Goal: Write out every row below word for word, leaving out the pictures.
------------------------------------------------------------------------
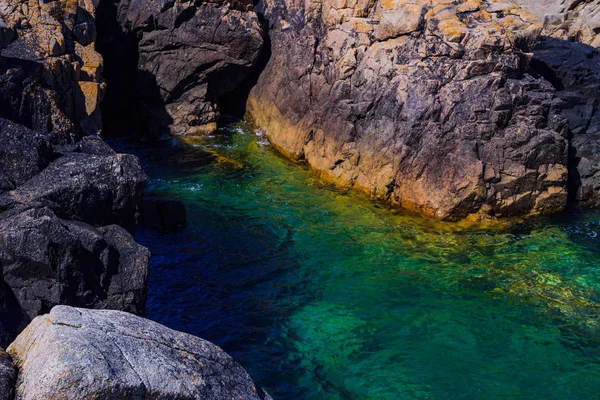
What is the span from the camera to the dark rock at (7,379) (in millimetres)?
5316

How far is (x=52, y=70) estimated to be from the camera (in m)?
14.1

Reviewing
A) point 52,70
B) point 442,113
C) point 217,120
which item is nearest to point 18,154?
point 52,70

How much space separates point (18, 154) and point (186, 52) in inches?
551

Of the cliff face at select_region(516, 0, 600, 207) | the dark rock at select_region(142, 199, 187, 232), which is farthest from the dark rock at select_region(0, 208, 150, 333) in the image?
the cliff face at select_region(516, 0, 600, 207)

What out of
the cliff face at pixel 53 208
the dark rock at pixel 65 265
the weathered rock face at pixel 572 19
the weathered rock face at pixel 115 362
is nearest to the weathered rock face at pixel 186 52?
the cliff face at pixel 53 208

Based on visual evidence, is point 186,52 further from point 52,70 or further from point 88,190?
point 88,190

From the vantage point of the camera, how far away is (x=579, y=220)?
------------------------------------------------------------------------
Exercise answer:
What is the span from the camera to the dark rock at (7,379) (in millimetres)?
5316

How far is (x=52, y=70) estimated to be from the camera (in m)?
14.1

Reviewing
A) point 52,70
B) point 442,113
C) point 217,120
which item is nearest to point 18,154?
point 52,70

How much space separates point (18, 154) and point (186, 52) in inches?
551

Of the cliff face at select_region(516, 0, 600, 207) | the dark rock at select_region(142, 199, 187, 232), which is farthest from the dark rock at select_region(0, 208, 150, 333) in the image?
the cliff face at select_region(516, 0, 600, 207)

What out of
the cliff face at pixel 53 208
the dark rock at pixel 65 265
the weathered rock face at pixel 572 19
the weathered rock face at pixel 115 362
is nearest to the weathered rock face at pixel 186 52?
the cliff face at pixel 53 208

Based on visual evidence, is point 186,52 further from point 52,70 or further from point 88,190?
point 88,190

From the vantage point of the camera, how far away is (x=579, y=220)?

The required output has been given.